• **THE INPUT**:
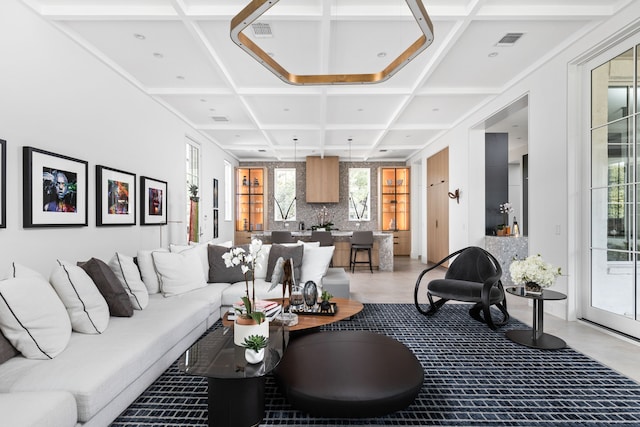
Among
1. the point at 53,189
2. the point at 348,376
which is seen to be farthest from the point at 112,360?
the point at 53,189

• **PROBLEM STATEMENT**: Write out the entries again, swapping "farthest" for "furthest" and changing nothing else. Leave out the pictures.

• **TASK RESULT**:
Among
1. the point at 53,189
2. the point at 348,376
which is seen to be furthest from the point at 112,360?
the point at 53,189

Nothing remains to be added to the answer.